═══ DATA FOR THE TASK ═══

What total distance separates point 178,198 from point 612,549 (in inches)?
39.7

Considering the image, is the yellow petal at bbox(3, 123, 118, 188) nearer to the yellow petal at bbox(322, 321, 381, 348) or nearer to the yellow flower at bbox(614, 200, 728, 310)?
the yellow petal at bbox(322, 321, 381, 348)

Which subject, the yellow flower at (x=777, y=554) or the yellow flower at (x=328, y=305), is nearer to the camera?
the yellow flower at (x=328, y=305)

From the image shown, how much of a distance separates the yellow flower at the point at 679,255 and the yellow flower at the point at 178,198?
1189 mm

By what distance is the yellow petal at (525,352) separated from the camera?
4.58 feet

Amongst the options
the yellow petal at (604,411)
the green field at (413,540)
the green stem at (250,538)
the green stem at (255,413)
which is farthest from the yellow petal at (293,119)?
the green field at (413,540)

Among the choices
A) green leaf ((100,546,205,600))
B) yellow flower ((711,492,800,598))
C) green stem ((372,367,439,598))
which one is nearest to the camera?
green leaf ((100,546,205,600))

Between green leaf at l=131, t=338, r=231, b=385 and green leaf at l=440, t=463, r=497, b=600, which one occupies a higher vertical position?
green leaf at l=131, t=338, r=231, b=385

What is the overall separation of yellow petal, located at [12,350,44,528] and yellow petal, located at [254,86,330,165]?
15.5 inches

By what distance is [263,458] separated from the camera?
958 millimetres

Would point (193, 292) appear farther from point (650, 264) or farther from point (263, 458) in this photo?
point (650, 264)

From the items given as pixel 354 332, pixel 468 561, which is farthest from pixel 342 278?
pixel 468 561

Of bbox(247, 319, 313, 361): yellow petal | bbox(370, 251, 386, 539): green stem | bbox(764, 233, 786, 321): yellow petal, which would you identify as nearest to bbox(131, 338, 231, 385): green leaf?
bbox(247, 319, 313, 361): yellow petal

═══

_EXERCISE OBJECTIVE_. Please give every line of the material above again, word for word.

_ANSWER IN FULL_.
What total distance separates point 178,198 from point 612,549 (in inches)?
39.7

Considering the image, is the yellow petal at bbox(3, 123, 118, 188) nearer to the yellow petal at bbox(322, 321, 381, 348) or nearer to the yellow flower at bbox(614, 200, 728, 310)?
the yellow petal at bbox(322, 321, 381, 348)

Which subject, the yellow flower at (x=777, y=554) or the yellow flower at (x=328, y=305), is nearer to the camera?
the yellow flower at (x=328, y=305)

From the image shown, how much of a distance separates the yellow flower at the point at 679,255 and the yellow flower at the point at 178,198?
1189 mm

By what distance is the yellow petal at (525,352) separated from the camera?
4.58 feet

Amongst the options
the yellow petal at (604,411)
the green field at (413,540)
the green stem at (250,538)
the green stem at (255,413)
which is farthest from the yellow petal at (293,119)?
the green field at (413,540)

Among the choices
A) green leaf ((100,546,205,600))
B) yellow flower ((711,492,800,598))
C) green stem ((372,367,439,598))
which one is nearest to the camera?
green leaf ((100,546,205,600))

Between green leaf at l=131, t=338, r=231, b=385 and green leaf at l=440, t=463, r=497, b=600, which one occupies a higher vertical position?
green leaf at l=131, t=338, r=231, b=385

What is the overall separation of yellow petal, located at [12,350,44,528] and yellow petal, located at [254,86,330,165]?
15.5 inches

By what distance is [263,458] separated from the camera?
958 millimetres

Would point (193, 292) appear farther from point (650, 264) or farther from point (263, 458) in this photo?
point (650, 264)

From the items given as pixel 354 332, pixel 468 561, which is farthest from pixel 342 278?
pixel 468 561

Of bbox(247, 319, 313, 361): yellow petal | bbox(370, 251, 386, 539): green stem | bbox(764, 233, 786, 321): yellow petal, which would you identify as nearest to bbox(131, 338, 231, 385): green leaf?
bbox(247, 319, 313, 361): yellow petal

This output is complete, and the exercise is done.